I wandered over at my leisure to the Cineworld at Fountainbridge, in order to watch Ollie Kepler’s Expanding Purple World (after a brief stop in Tea Tree Tea, my pick of the festival for delicious and unusual drinks, hot or cold). Ollie Kepler is Viv Fongenie’s second feature film, and stars Edward Hogg of Bunny and the Bull fame and Jodie Whitaker, who wowed us all a couple of years ago in Venus, but has since kept a relatively low profile.
The programme didn’t give much a way except that it was independently-produced, and featured a geek, Ollie, in love with a beautiful girl, Noreen. I must say that, with the recent raft of awkward indie pictures with not-quite love stories, I was expecting something in the same vein. I couldn’t have been more wrong.
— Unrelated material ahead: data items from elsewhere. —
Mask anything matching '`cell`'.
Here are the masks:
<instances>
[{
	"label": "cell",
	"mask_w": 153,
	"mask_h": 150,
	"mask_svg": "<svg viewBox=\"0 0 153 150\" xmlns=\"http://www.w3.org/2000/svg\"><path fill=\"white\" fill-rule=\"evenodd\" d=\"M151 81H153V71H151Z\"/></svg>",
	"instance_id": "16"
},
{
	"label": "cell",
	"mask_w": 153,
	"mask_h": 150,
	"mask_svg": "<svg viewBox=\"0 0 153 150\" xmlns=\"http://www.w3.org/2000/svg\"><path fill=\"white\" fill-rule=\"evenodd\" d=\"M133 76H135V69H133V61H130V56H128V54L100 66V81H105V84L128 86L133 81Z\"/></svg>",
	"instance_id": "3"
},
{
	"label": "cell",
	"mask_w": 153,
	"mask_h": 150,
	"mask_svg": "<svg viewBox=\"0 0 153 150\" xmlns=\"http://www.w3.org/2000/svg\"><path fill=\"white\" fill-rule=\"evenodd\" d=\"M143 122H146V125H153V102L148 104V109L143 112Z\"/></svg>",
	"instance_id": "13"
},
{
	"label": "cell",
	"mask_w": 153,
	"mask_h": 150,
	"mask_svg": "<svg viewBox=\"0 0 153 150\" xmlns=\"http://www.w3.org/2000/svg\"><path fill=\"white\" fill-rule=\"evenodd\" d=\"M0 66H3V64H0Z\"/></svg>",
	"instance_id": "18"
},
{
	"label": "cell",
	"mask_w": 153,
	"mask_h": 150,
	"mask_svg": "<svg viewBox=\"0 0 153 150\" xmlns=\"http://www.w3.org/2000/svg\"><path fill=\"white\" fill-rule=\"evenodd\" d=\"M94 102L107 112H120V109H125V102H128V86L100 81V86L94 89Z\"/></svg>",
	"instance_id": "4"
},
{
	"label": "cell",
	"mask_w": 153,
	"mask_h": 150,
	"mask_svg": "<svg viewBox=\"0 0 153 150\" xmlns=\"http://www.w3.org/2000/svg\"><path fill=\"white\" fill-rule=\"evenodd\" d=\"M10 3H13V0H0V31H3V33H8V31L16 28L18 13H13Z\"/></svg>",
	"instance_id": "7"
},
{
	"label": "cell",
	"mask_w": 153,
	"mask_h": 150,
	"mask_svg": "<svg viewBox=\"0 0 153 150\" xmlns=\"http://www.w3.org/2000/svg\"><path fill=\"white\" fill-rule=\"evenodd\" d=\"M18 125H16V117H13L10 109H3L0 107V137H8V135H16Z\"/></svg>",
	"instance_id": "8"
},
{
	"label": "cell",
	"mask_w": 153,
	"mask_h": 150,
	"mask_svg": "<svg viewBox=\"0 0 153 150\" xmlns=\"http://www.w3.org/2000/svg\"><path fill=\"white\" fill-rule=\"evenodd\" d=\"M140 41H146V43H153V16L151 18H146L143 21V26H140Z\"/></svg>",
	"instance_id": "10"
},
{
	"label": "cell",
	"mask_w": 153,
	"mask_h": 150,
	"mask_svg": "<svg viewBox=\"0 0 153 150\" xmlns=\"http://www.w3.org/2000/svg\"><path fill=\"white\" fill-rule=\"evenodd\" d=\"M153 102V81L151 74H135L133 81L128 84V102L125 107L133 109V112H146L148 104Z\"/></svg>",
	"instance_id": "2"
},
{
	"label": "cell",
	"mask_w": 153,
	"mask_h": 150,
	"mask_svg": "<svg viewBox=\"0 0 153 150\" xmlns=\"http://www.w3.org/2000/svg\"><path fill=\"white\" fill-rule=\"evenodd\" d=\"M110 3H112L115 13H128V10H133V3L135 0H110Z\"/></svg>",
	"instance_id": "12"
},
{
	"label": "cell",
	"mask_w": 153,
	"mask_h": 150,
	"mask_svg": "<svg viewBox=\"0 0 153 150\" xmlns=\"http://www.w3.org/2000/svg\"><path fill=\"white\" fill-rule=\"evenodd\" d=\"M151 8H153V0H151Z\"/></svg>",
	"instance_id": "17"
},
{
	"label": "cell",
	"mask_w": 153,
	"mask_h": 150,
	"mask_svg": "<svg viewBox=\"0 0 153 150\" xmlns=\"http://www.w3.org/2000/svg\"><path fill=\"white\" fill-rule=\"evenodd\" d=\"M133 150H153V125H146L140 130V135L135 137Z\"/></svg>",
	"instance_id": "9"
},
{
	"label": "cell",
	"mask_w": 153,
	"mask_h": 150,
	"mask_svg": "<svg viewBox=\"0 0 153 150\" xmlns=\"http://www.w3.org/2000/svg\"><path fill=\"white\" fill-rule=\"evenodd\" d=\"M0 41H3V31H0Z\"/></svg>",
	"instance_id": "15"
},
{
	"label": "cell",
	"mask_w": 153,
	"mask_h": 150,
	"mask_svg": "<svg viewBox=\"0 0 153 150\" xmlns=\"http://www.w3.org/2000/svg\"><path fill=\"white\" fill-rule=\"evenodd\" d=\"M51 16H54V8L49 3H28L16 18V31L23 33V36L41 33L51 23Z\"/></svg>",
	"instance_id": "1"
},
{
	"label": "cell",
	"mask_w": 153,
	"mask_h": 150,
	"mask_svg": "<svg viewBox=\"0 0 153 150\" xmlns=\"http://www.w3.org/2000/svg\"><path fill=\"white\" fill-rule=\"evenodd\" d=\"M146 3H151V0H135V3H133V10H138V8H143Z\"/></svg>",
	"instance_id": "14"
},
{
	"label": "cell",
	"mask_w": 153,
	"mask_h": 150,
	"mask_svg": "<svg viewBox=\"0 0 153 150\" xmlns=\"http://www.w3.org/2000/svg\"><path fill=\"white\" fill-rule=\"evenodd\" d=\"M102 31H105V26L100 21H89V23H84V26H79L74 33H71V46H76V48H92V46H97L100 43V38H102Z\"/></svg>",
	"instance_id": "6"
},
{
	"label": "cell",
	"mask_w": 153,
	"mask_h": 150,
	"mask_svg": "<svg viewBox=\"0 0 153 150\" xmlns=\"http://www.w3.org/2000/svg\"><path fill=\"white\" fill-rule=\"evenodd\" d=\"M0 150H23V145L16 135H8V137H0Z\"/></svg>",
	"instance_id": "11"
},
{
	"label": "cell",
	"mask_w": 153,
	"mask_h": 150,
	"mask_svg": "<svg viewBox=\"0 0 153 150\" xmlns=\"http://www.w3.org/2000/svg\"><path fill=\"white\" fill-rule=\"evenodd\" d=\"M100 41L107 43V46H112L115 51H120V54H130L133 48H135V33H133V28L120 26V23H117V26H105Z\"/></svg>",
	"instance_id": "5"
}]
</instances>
Ollie Kepler’s Expanding Purple World is in fact quite a dark story of mental illness and loss, charting one man’s breakdown following the death of his fiancée. This breakdown and our experience of it is enhanced by clever editing, claustrophobic camerawork and Hogg’s performance. The unease that runs throughout the film is very well managed and several scenes had me actively squirming in my seat, however, it seems like the film doesn’t take it far enough at points.
The story starts strongly and builds well, so that by the time Noreen is killed suddenly by a blood clot, we really feel for the characters, and yet, it is this steady progression of narrative that is the film’s weakest point. Hogg’s character has a background in astrophysics, is writing a book on string theory and is undergoing some serious mental trauma but his story is told in a simple chronological narrative. I wouldn’t claim that every film tackling mental illness should automatically slot into the expanding category of non-linear narrative films, however, I feel that Fongenie could have done something more interesting with the structure, that more accurately expressed the Ollie’s collapsing (or rather, expanding) world.
Recent films like Harmony Korine’s Juien Donkey-boy in 1999, Christopher Nolan’s Memento and even Fight Club show us how the medium of film can be used to explore trauma, mental breakdown and loss, and sadly, Ollie Kepler’s Expanding Purple World does not quite live up to its predecessors.